Kini gadis kecil itu mengerti semua yang Tuhan gariskan untuknya. Gadis kecil itu tau maksud Tuhan, Tuhan yang sengaja memberinya ayah yang begitu. Buktinya, dengan begitu dia bisa meraih lebih banyak prestasi. Mengerti alur kehidupan, bahkan sangat mencintai apa yang pernah ia benci. Ya, kini gadis kecil yang telah beranjak dewasa itu malah merindukan sang Ayah. Sang ayah yang mengajarkannya arti bangkit saat terjatuh, kuat saat kecewa dan berjuang saat semua meragukan. Rasa terimakasih rasanya ingin gadis itu teriakan di tengah malam ini. Merobek gulita dengan kata yang sama yang tidak bisa dikatakan ayah dalam dunia nyata. Kata-kata cinta dan kerinduan.

16 April 2015, 13:00 WIB

Kau yang disana, sedang apa ? Manusia memiliki takdir dan nasibnya masing-masing. Ada yang beruntung, ada juga yang hidup dengan banyak kekurangan.
Kau yang disana, adakah keberuntungan yang kau miliki membutakanmu ? Ataukah kurang itu menyakiti kehormatanmu ? Oh betapa manis Tuhan mencipta rasa 'rindu'. Ya, dengan rindulah manusia menjadi tau arti bertemu. Dengan rindu jugalah manusia menyadari perasaan sayangnya.
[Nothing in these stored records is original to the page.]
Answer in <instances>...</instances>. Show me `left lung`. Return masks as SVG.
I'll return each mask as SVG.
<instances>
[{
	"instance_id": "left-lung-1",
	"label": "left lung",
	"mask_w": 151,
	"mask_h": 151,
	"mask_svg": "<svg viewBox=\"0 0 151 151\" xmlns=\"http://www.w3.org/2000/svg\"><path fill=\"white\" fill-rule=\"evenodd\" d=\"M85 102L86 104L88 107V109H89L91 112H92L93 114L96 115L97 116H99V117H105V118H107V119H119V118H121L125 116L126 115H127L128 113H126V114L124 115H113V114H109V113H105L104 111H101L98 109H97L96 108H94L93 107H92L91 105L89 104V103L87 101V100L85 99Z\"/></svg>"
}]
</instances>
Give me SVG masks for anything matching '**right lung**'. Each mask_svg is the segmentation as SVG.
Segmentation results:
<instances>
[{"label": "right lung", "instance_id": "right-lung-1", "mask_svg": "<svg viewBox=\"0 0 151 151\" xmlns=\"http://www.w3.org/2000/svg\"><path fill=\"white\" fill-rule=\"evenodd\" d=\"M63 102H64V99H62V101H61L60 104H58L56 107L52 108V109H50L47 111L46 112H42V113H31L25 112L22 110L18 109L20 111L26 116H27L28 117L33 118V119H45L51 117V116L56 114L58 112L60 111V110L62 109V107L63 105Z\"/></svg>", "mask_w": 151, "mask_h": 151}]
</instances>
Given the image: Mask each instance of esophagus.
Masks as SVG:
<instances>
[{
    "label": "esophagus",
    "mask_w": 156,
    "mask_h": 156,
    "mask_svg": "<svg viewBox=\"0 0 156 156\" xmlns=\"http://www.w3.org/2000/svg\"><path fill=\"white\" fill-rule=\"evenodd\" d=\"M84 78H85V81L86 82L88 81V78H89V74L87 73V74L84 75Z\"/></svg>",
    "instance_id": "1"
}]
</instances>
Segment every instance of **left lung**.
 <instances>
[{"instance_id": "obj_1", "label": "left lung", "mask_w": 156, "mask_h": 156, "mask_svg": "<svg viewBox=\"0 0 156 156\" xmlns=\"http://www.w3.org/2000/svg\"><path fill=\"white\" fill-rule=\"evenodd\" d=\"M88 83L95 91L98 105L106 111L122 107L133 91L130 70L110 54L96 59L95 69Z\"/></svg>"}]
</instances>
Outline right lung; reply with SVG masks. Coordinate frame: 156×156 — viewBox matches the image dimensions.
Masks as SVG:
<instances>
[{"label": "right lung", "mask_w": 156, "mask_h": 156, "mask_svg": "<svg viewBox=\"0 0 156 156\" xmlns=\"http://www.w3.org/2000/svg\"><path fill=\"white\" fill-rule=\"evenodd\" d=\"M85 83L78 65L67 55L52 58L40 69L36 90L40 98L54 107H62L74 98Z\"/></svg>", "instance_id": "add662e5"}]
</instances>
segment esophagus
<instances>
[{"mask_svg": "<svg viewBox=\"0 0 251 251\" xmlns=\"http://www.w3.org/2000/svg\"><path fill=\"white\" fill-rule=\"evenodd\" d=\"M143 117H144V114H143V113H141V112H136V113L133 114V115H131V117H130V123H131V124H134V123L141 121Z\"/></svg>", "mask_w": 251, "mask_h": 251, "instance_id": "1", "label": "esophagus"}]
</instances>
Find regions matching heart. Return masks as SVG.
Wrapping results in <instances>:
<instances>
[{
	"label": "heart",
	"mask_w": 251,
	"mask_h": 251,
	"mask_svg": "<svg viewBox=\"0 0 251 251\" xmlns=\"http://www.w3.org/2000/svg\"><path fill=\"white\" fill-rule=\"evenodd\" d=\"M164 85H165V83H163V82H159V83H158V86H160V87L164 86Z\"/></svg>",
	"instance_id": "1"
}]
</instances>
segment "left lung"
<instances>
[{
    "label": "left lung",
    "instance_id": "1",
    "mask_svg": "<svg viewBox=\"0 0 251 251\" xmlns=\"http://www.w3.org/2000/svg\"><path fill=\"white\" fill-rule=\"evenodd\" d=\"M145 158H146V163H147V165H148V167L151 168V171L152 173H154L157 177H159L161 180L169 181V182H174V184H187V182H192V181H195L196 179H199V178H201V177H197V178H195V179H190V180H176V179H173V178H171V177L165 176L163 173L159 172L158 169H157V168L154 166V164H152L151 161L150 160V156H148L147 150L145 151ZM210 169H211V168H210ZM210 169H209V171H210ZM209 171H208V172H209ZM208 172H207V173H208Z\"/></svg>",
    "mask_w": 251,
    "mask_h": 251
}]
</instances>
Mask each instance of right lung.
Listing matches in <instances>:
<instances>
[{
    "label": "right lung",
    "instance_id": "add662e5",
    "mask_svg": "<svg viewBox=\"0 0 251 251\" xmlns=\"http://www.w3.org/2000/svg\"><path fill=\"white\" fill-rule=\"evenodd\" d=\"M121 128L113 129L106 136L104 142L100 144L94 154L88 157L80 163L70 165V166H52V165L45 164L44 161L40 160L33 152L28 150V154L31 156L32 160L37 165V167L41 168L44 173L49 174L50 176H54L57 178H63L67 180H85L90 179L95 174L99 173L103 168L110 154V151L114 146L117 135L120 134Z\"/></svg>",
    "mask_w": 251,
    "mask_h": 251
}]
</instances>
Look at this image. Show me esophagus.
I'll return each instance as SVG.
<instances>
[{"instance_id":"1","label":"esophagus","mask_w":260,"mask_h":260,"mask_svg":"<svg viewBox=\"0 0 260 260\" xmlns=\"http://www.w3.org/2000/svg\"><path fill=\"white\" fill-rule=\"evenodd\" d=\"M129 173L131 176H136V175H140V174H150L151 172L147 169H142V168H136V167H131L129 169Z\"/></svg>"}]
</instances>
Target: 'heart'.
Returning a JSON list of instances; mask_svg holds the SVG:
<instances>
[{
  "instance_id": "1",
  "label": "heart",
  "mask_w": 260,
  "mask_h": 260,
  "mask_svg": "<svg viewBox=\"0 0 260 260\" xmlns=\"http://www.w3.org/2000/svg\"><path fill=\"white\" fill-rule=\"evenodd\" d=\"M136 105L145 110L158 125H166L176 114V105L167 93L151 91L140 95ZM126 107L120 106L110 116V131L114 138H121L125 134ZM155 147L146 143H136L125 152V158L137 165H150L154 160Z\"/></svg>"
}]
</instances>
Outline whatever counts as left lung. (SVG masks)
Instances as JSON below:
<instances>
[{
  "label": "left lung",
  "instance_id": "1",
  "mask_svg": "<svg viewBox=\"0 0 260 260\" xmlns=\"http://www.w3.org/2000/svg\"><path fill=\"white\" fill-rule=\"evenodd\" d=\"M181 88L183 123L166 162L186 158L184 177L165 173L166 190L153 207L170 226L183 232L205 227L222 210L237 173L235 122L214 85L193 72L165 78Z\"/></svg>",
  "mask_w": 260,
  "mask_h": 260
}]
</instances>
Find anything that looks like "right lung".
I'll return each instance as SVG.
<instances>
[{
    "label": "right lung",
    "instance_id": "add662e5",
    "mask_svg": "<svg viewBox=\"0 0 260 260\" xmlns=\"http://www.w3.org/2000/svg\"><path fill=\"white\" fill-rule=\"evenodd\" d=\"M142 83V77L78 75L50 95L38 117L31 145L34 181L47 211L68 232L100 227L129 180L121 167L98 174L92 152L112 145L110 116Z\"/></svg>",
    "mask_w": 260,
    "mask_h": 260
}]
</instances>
Kau yang disana, ada akar panjang dan berduri yang kini tengah mencengkeram kakiku. Sakit ? Iya. Tapi aku tidak kuasa untuk berteriak atau menangis. Itu karena aku tau aku yang salah, aku yang khilaf menerobos belukar itu. Aku menyesal....

Kini besi telah lebur. Aku tau besi itu bisa terbentuk lagi, tapi aku tidak cukup dingin untuk membekukannya. Ya, kini aku hanya mampu menangis dalam hati sendiri. Aku bingung mencari jalan, sedang akar ini terus mengencangkan cengkeramannya.

Kau yang disana, semoga tidak sepertiku. Semoga kau bisa menakar kemampuanmu sendiri sebelum menembus belukar. Ya, tidak sepertiku.

Filosofi Dandelion

Dandelion adalah nama salah satu bunga liar yang sering tumbuh di pinggir jalan atau sungai. Dandelion memiliki postur tubuh yang mungil dan merupakan bunga dengan struktur fisiologi yang sederhana.

Kenapa Esa suka dandelion ? Semua berawal sejak Esa duduk di bangku kelas XI MAN Cibadak Sukabumi. Waktu itu Esa iseng-iseng ke perpus, niat baca sama ngeceng penjaga perpus haha.

"Dandelion itu bunga yang unik, kamu pernah dengar filosofi tentang dandelion ?"
"Tidak pernah"
"Ok sekarang kamu pegang bunga ini, pejamkan mata dan ucapkan semua mimpi serta harapanmu"
"Udah"
"Sekarang buka mata, tiup dandelion itu dengan keras. Biarkan tunas itu terbang terbawa angin hingga ke tempat yang jauh, laksana mimpi-mimpi kita yang akan pergi jauh menuju kenyataan"

Begitulah kiranya sepenggal cerita yang Esa baca dari salah satu majalah sastra di perpustakaan. Cerita yang manis dan cantik. Semenjak itu Esa benar-benar jadi seorang pemuja dandelion. Esa berharap jadi seorang penyimpan asa dan harapan, kayak dandelion :) Dandelion yang sederhana, namun rela terurai demi tumbuhnya peradaban dandelion yang baru. Dandelion si pengembara dan pembawa mimpi.

15 April 2015, 22:17 WIB

Hey kau yang disana, apa kabar ? Dunia nampak lebih datar dibandingkan hari kemarin. Apa mungkin itu tanda-tanda kemerosotan keyakinan di dalam diriku ? Ah tidak, semakin gelap saja malam itu.
Dear kau yang disana, beberapa hari yang lalu aku hanya melihat satu bintang saja bertengger di langit malam yang gulita. Apa kau melihatnya juga ? Atau malah kau tengah memandang langit yang lebih indah dibanding langit di atas ubun-ubunku ? Semoga, hha.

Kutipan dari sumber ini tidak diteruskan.